■ Task prompt: Without the pictures, copy all of the data exactly.

Scraped caption text data
*** Begin section ***

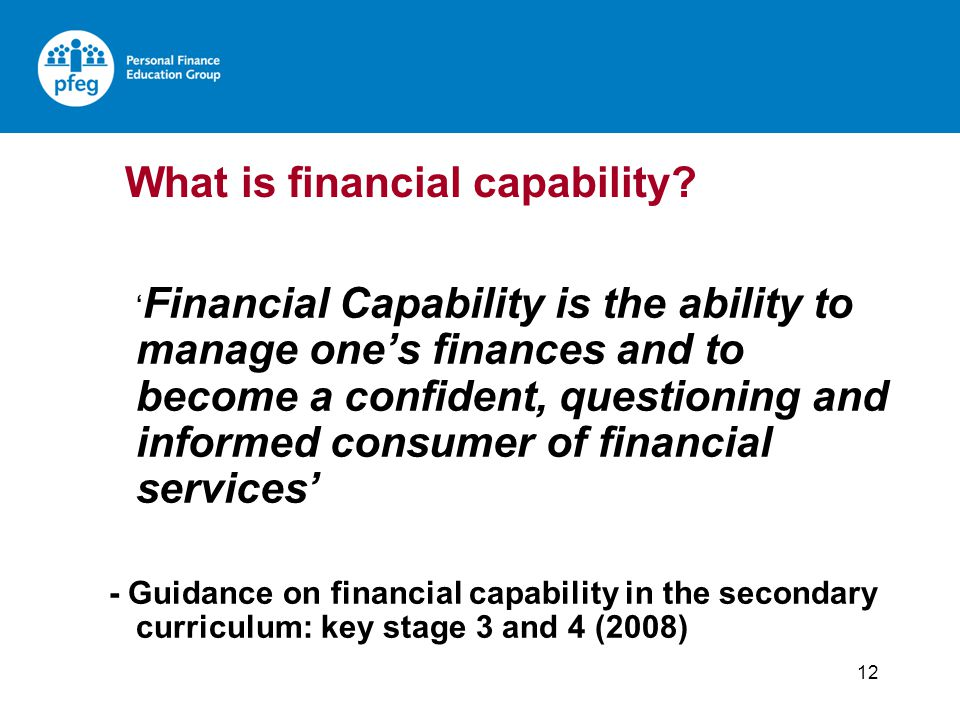 12 Financial Capability is the ability to manage ones finances and to become a confident, questioning and informed consumer of financial services - Gu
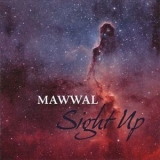 Mawwal - Sight Up '2011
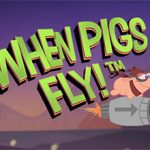 when pigs fly bonus free spins
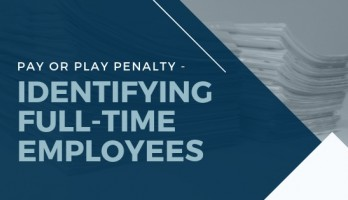 Pay or Play Penalty - Identifying Full-Time Employees Blog photo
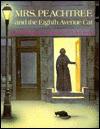 Mrs. Peachtree and the Eighth Avenue Cat - Erica Silverman, Ellen Beier (Illustrator)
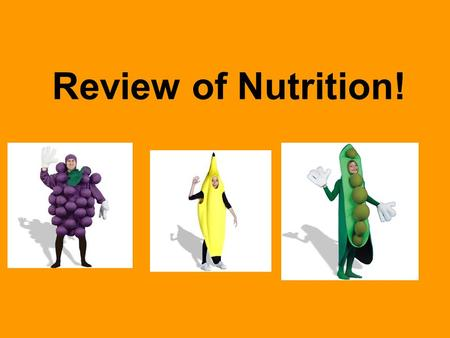 Review of Nutrition!. Balance in the Body Food must be balanced with Activity Level Healthy diets are not the same for everyone! Your diet depends on.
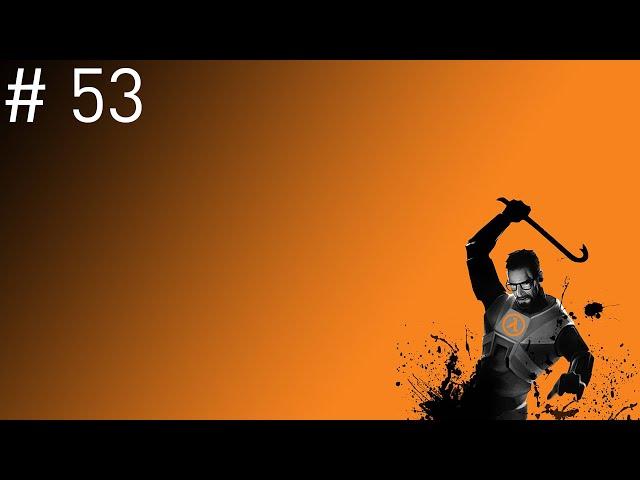 Half-Life 2 #53 - Agora já correu melhor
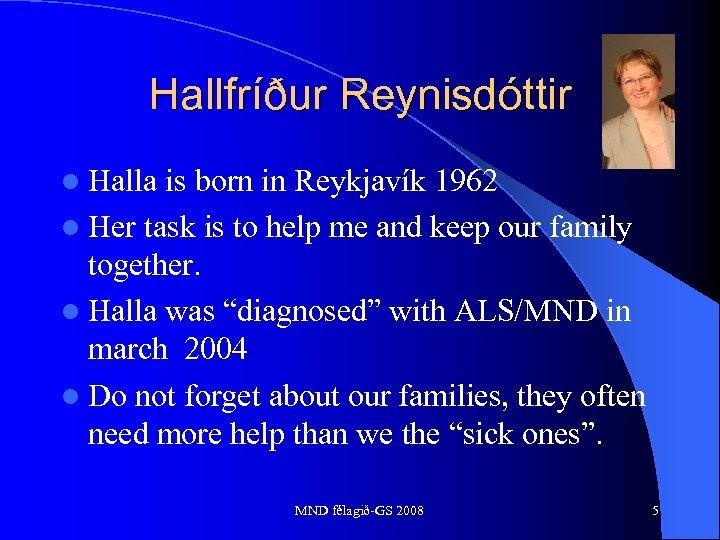 Hallfríður Reynisdóttir l Halla is born in Reykjavík 1962 l Her task is to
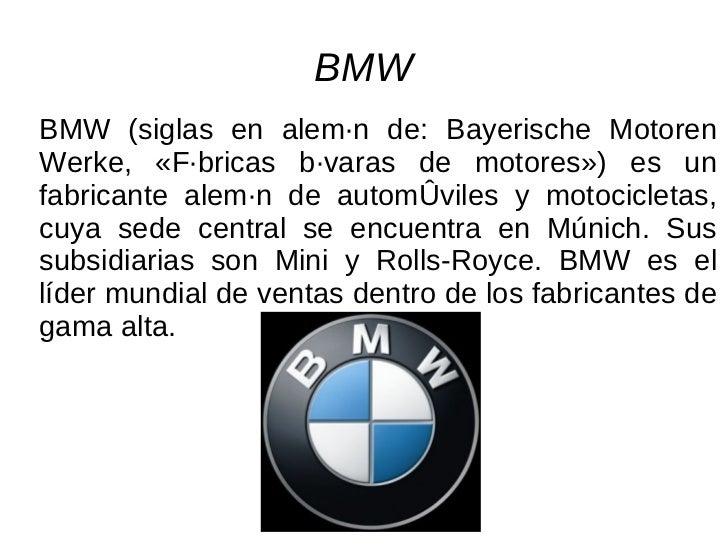 BMW BMW (siglas en alemán de: Bayerische Motoren Werke, «Fábricas bávaras de motores») es un fabricante alemán de automóvi...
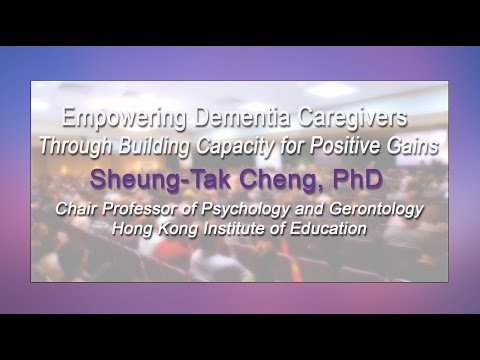 Sheung-Tak Cheng, PhD: Empowering Dementia Caregivers Through Building Capacity for Positive Gains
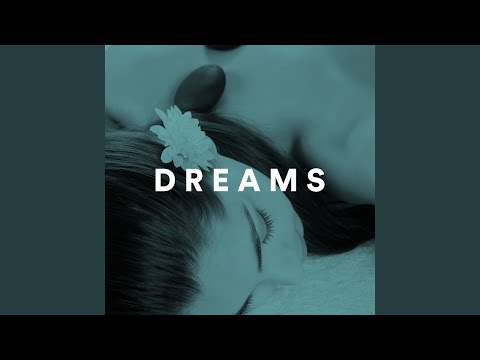 Dreams - The Most Amazing Soundtrack to Fall Asleep Gently at Night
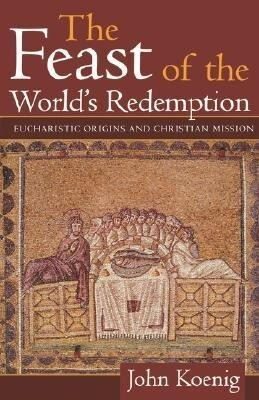 Feast of the World's Redemption: Eucharistic Origins and Christian Mission als Taschenbuch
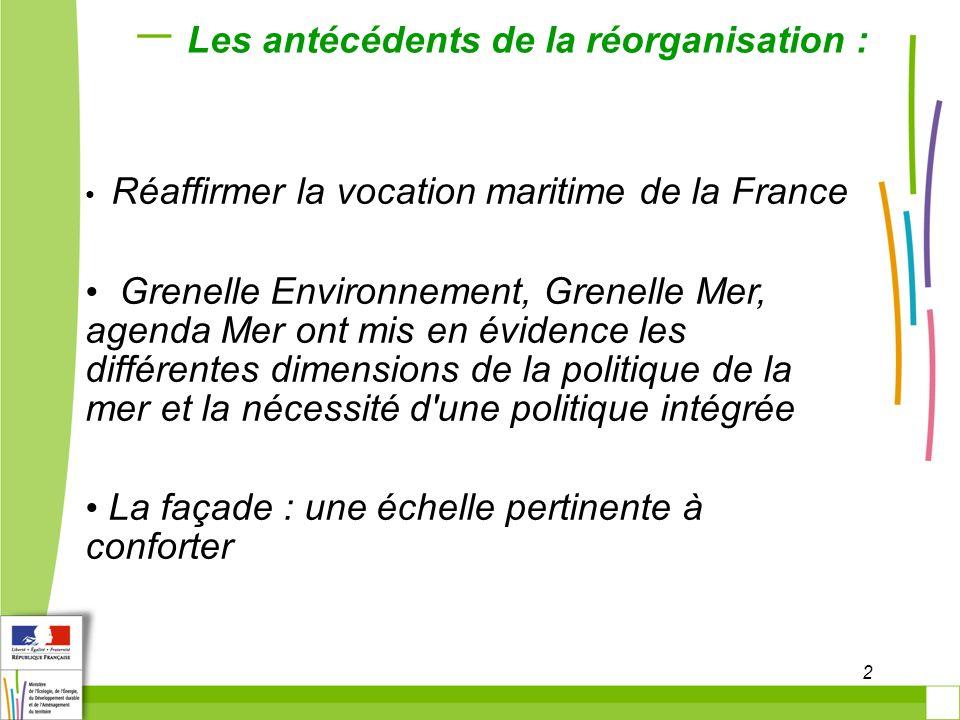 2 Les antécédents de la réorganisation : Réaffirmer la vocation maritime de la France Grenelle Environnement, Grenelle Mer, agenda Mer ont mis en évid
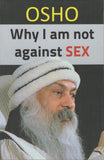 Why I Am Not Against Sex by Osho Bhagwan Shree Rajneesh NEW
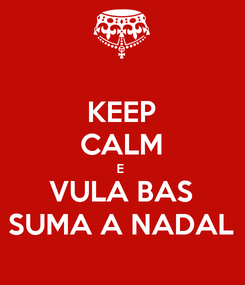 Poster: KEEP CALM E  VULA BAS SUMA A NADAL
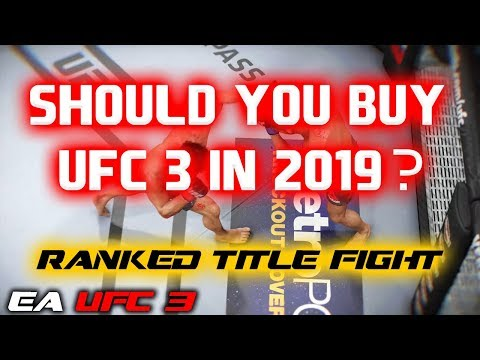 SHOULD YOU BUY EA SPORTS UFC 3 IN 2019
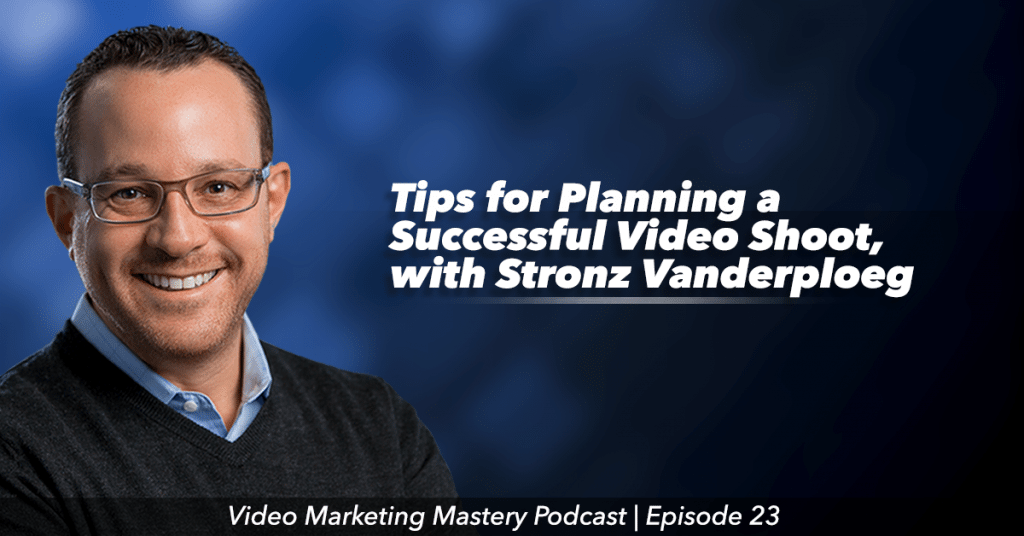 Tips for Planning a Successful Video Shoot (Ep. 23)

*** End section ***

■ Task solution:
 12 Financial Capability is the ability to manage ones finances and to become a confident, questioning and informed consumer of financial services - Gu
 Mawwal - Sight Up '2011
 when pigs fly bonus free spins
 Pay or Play Penalty - Identifying Full-Time Employees Blog photo
 Mrs. Peachtree and the Eighth Avenue Cat - Erica Silverman, Ellen Beier (Illustrator)
 Review of Nutrition!. Balance in the Body Food must be balanced with Activity Level Healthy diets are not the same for everyone! Your diet depends on.
 Half-Life 2 #53 - Agora já correu melhor
 Hallfríður Reynisdóttir l Halla is born in Reykjavík 1962 l Her task is to
 BMW BMW (siglas en alemán de: Bayerische Motoren Werke, «Fábricas bávaras de motores») es un fabricante alemán de automóvi...
 Sheung-Tak Cheng, PhD: Empowering Dementia Caregivers Through Building Capacity for Positive Gains
 Dreams - The Most Amazing Soundtrack to Fall Asleep Gently at Night
 Feast of the World's Redemption: Eucharistic Origins and Christian Mission als Taschenbuch
 2 Les antécédents de la réorganisation : Réaffirmer la vocation maritime de la France Grenelle Environnement, Grenelle Mer, agenda Mer ont mis en évid
 Why I Am Not Against Sex by Osho Bhagwan Shree Rajneesh NEW
 Poster: KEEP CALM E  VULA BAS SUMA A NADAL
 SHOULD YOU BUY EA SPORTS UFC 3 IN 2019
 Tips for Planning a Successful Video Shoot (Ep. 23)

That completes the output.